Awww, Jules’ christening!

“Another reason was journalistic: the charms of Al di Là weren't exactly secrets (hence those waits), so what purpose did a fresh look serve?”
Meanwhile, Frank's scrupulous investigations of Spigolo, Frederick’s of Madison, Bette, and recent restaurant Toilet Trends have shed great light on the impact of U.S. intervention in the Middle East.

But the third reason Frank avoided Al di La, I can certainly sympathize with: it’s the same reason I avoid “Lost” and “24.” Everyone’s SOOOOOO fucking into it and you feel like you’ll NEVER catch up and you’re totally alienated in idiot silence around the water cooler, and it’s like, you try, but these insane plotlines make you feel about as perceptive as a dolphin who’s recently had its head run over by a speedboat.

"Lost" script goes through its final editing stages at ABC headquarters.

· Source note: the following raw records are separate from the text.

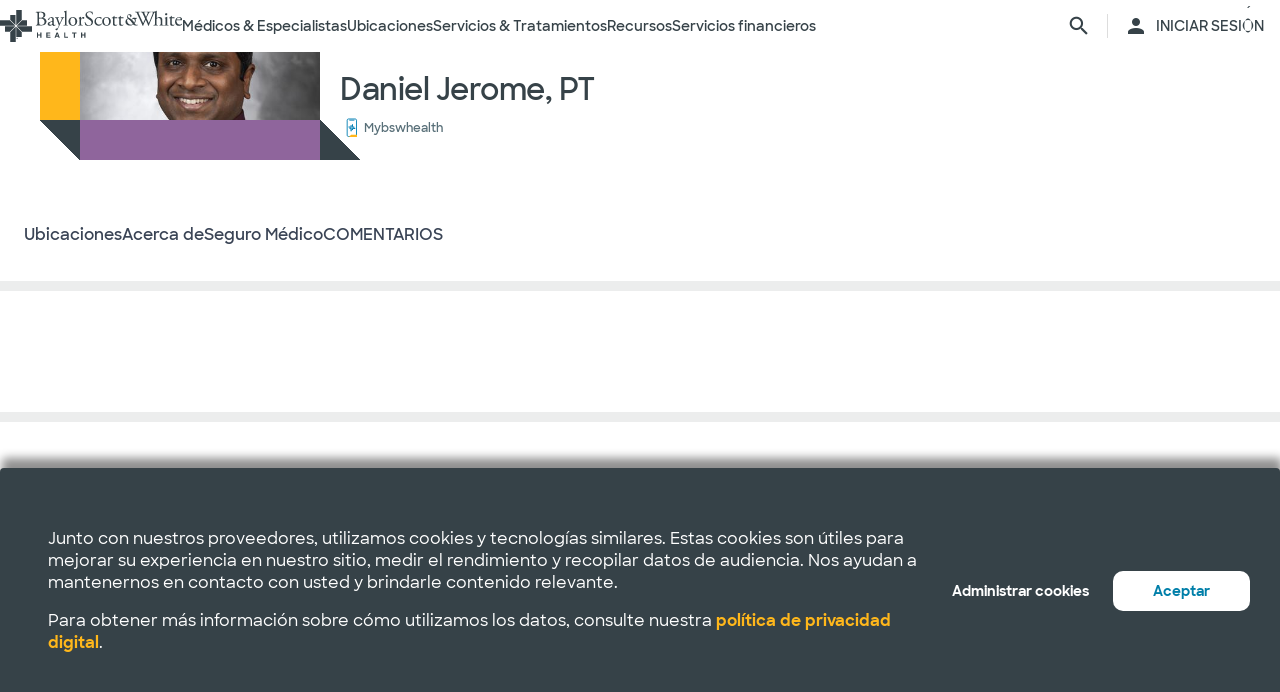

--- FILE ---
content_type: text/css
request_url: https://wadcdn.azureedge.net/bswhealth/com/siteassets/SubsiteStyles/bswh-anchor-nav.css
body_size: 1134
content:
/* breakpoints */
:root {
  --anchor-nav-max-width: 1440px;
  --anchor-nav-link-height: 45px;
}

body:not(:has(.bswh-page-banner)) main div#content .anchor-nav {
  z-index: 100;
}

main:has(.anchor-nav):not(.row-splitter:has(.anchor-nav)) .anchor-nav {
  box-shadow: 2px 4px 6px rgba(0, 0, 0, 0.1098039216);
}
main div#content .anchor-nav {
  margin-bottom: 0;
}

.row:has(.anchor-nav) {
  background: var(--color-primary-c1);
}

.anchor-nav {
  font-size: 1.6rem;
  margin: 0 auto !important;
  border: none !important;
  max-width: var(--anchor-nav-max-width) !important;
  max-height: var(--anchor-nav-link-height) !important;
}
.anchor-nav:after {
  display: none !important;
}
.anchor-nav:not(:has(.anchor-link)):not(:has(.cta-wrapper)) {
  display: none !important;
}

@media screen and (min-width: 992px) {
  body:not(:has(.bswh-page-banner)) main div#content .anchor-nav {
    position: sticky;
    top: 104px;
  }
  .anchor-nav:has(.cta-wrapper a), .anchor-nav:has(.cta-wrapper button) {
    --anchor-nav-link-height: 60px;
  }
}
main:not(:has(.bswh-page-banner)) .anchor-nav[data-attop=false] {
  position: fixed;
  top: 0;
  right: 0;
  left: 0;
  z-index: 1000;
}

.anchor-nav .component-content {
  display: flex;
  justify-content: center;
  width: 100%;
}
.anchor-nav .link-flex-wrapper {
  display: flex;
  position: relative;
  flex-wrap: nowrap;
  align-items: center;
  width: 100%;
  height: var(--anchor-nav-link-height);
  overflow-x: clip;
}
.anchor-nav .nav-flex {
  display: flex;
  flex-wrap: nowrap;
  justify-content: space-between;
  align-items: center;
  gap: var(--spacing-size-medium);
  margin: 0 var(--spacing-size-medium);
  padding: 0 var(--spacing-size-medium) !important;
  width: 100%;
  max-width: var(--anchor-nav-max-width);
  height: -moz-max-content;
  height: max-content;
}
.anchor-nav .nav-links-wrapper {
  position: relative;
  width: 100%;
  height: 0;
  overflow: clip;
}
.anchor-nav .nav-links-wrapper:has(.anchor-link-wrapper) {
  height: var(--anchor-nav-link-height);
}
.anchor-nav .nav-link-wrapper {
  display: flex;
  position: absolute;
  top: 0;
  left: 0;
  flex-wrap: nowrap;
  gap: var(--spacing-size-small);
  cursor: default;
  margin: 0;
  padding-inline-end: var(--spacing-size-xlarge);
  width: 100%;
}
.anchor-nav .back-top-link-wrapper {
  display: none;
  margin-right: 0;
  min-width: unset;
  height: var(--anchor-nav-link-height);
}
.anchor-nav .right-boxshadow:after {
  position: absolute;
  top: 0;
  right: 0;
  bottom: unset;
  z-index: 1;
  background-color: rgba(255, 255, 255, 0.5);
  width: 34px;
  height: var(--anchor-nav-link-height);
  content: "";
}
.anchor-nav[data-attop=false] .back-top-link-wrapper {
  display: flex;
}

@media screen and (max-width: 991px) {
  .anchor-nav {
    transform: unset !important;
  }
}
@media screen and (min-width: 992px) {
  .anchor-nav .nav-link-wrapper {
    gap: var(--spacing-size-medium);
  }
}
.anchor-nav .anchor-link {
  border-bottom: none !important;
  padding: 0;
}
.anchor-nav .anchor-link:before, .anchor-nav .anchor-link:after {
  display: none !important;
}
.anchor-nav .anchor-link-wrapper {
  display: flex;
  position: relative;
  flex-wrap: nowrap;
  align-items: center;
  height: var(--anchor-nav-link-height);
}
.anchor-nav .anchor-link-wrapper:has(a:hover) .anchor-link--marker, .anchor-nav .anchor-link-wrapper:has(a.active) .anchor-link--marker {
  transform: scale(1, 1) !important;
  transition: transform 0.25s ease-in-out;
}
.anchor-nav .anchor-link-wrapper:has(a:hover) .anchor-link--marker {
  transform-origin: left !important;
  background-color: var(--color-interaction-active-border);
}
.anchor-nav .anchor-link-wrapper:has(a.active) .anchor-link--marker {
  background-color: var(--color-primary-b2);
}
.anchor-nav .anchor-link {
  font-weight: 600;
  font-family: "sharpsans-semibold";
  display: flex;
  align-items: center;
  height: 100%;
  font-size: var(--font-size-medium);
  text-decoration: none;
  white-space: nowrap;
}
@media only screen and (min-width: 768px) {
  .anchor-nav .anchor-link {
    font-size: var(--font-size-medium);
  }
}
.anchor-nav .anchor-link:hover {
  color: #007eb4;
}
.anchor-nav .anchor-link.active {
  color: #007eb4;
}
.anchor-nav .anchor-link--marker {
  position: absolute;
  bottom: 0;
  left: 0;
  transform: scale(0, 1);
  transform-origin: right;
  z-index: 10;
  background-color: var(--color-interaction-active-border);
  width: 100%;
  height: 4px;
}
.anchor-nav .back-top-link-wrapper .back-top-link {
  height: 100%;
  color: #007eb4;
  font-size: var(--font-size-medium);
  text-decoration: none;
  white-space: nowrap;
}
.anchor-nav .back-top-link-wrapper .back-top-link:hover {
  text-decoration: none;
}
.anchor-nav .cta-wrapper .btn {
  width: 100% !important;
  white-space: nowrap;
}
.anchor-nav .cta-wrapper.mob-fixed-bottom {
  transform: none !important;
}

@media screen and (min-width: 992px) {
  .anchor-nav .cta-wrapper .btn {
    width: -moz-max-content !important;
    width: max-content !important;
  }
}
/* Desktop Fix for when there are 6+ anchor links */
@media only screen and (min-width: 992px) {
  .anchor-nav:has(.nav-links-wrapper .nav-link-wrapper a.anchor-link:nth-of-type(6):not(:empty)) .nav-links-wrapper {
    flex: 1 1 auto;
    min-width: unset;
  }
  .anchor-nav:has(.nav-links-wrapper .nav-link-wrapper a.anchor-link:nth-of-type(6):not(:empty)) .nav-flex {
    gap: 10px;
    width: 100%;
    max-width: 100vw;
  }
  .anchor-nav:has(.nav-links-wrapper .nav-link-wrapper a.anchor-link:nth-of-type(6):not(:empty)) .nav-link-wrapper {
    gap: 20px;
    margin-left: 0;
  }
  .anchor-nav:has(.nav-links-wrapper .nav-link-wrapper a.anchor-link:nth-of-type(6):not(:empty)) .cta-wrapper.mob-fixed-bottom {
    flex: 0 0 auto;
  }
}
/* Start of EK Refinement */
.anchor-nav .nav-flex {
  margin: 0;
  padding-inline: var(--page-spacing-x);
  max-width: var(--grid-breakpoint-xxl);
}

OK, I’m off topic a bit, but the point is, when everyone is so unanimously in love with something, it makes you want to dig your heels deep into a trench of annoyed skepticism, even, as Frank says, “pure stubbornness: so many Brooklyn friends were so smug in asserting that this little Italian gem was the ideal neighborhood restaurant. Even if they were right, I didn't want to grant them that.”

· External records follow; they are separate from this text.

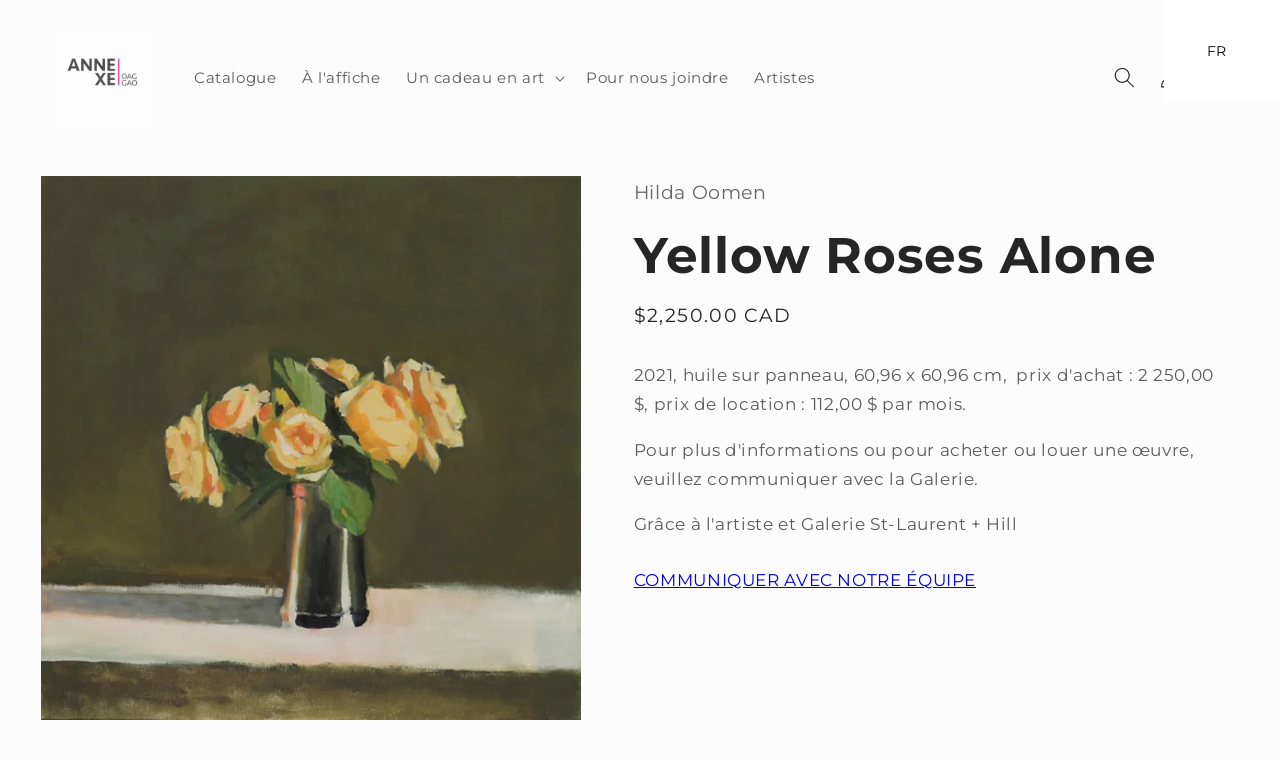

--- FILE ---
content_type: text/javascript; charset=utf-8
request_url: https://galerieannexe-oaggao.ca/fr/cart/update.js
body_size: 857
content:
{"token":"hWN7b5RPX5ufkVKQ4sB2RVbd?key=e73dbde0f970be9d4cf54bb5c72822fb","note":null,"attributes":{"language":"fr"},"original_total_price":0,"total_price":0,"total_discount":0,"total_weight":0.0,"item_count":0,"items":[],"requires_shipping":false,"currency":"CAD","items_subtotal_price":0,"cart_level_discount_applications":[],"discount_codes":[],"items_changelog":{"added":[]}}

Why would you? Those oaty Brooklynites would have taken their pride to the streets, inciting lord knows what kind of organic, child-friendly violence.

Only minutes before being sniped by a Manhattan SWAT team, this Brooklynite's drum circle was dangerously smug.

The food isn’t perfect—as per usual, there’s a dry chicken among the missteps. But on the whole, Frank digs the reliable, unaffected fare. And he points out the best tripe on the island, in my opinion at least:

“Al di Là has also been doing its tripe appetizer since the beginning, and I hope it will do its tripe appetizer until the end. Blissfully slimy and appropriately chewy, the tripe is cooked and served in a bath of white wine, soffritto and tomatoes, with grilled peasant bread that you can, and should, use to mop up the liquid remnants.”

Mop the liquid remnants… Nice one, Cyrano de Bergerac. Delicately put. Sounds more like what you do if a fourth grader pukes in the computer lab.

"Not another one...They have GOT to stop studying flight simulators..."

But either way, we’re agreed that the maneuver’s pretty essential.

In conclusion, "Al di Là, whose name is a kind of Italian double entendre, referring literally to 'the other side' and figuratively to the great beyond, beckons and rightfully attracts food lovers from far and wide, their local prejudices trumped by its universal appeal."

In other words: “You weren’t just being your cozy, prideful selves again, Brooklyn; this place is great. Now go to the Food Co-Op and roll in some trail mix while I retreat to my chateau to tickle my fanny with the tattered pages of a classic novel."
Man, it just makes me feel small and hanicapped.

And now, if you'll excuse me, my ride is here.


Blogger Justin Kreutzmann said...

OK, note to self, next time in new York call Jules and go to this mythical Al di La.

Though, in addiction, try and pull some strings as to avoid the 2 hour wait outside.

3:33 PM, January 16, 2006  
Blogger arnheim Lieber said...

Shoot! I'll go out to Park Slope just to hang out in the lezzie bars! Can you say bull dyke in Italian?

7:35 PM, January 16, 2006  
Anonymous audaxminor said...

"Mop the liquid remnants" made me laugh out loud! What a great pin prick in that pompous windbag! Brava!

9:52 PM, January 16, 2006  
Blogger Jules said...

People really take you up on declarations like the one I made, turns out. I went to Al di La last night and it was tripe-licious, as usual. Although I drank WAY. TOO. MUCH. (The fault of their perilously affordable/interesting wine list.)

6:39 PM, January 17, 2006  
Blogger Ben said...

Hey this is actually Kate. I cried laughing as I read this, and then cried crying bc I got realllly homesick. Can we all go there when we get home? Preeeease?

1:32 PM, January 24, 2006  
Blogger Jules said...

Wow Kate! Checking in all theway from Georgia-the-Country!

Yes, when you get home, we can definitely have some Al di La. I'm a biatch of my word, you know that.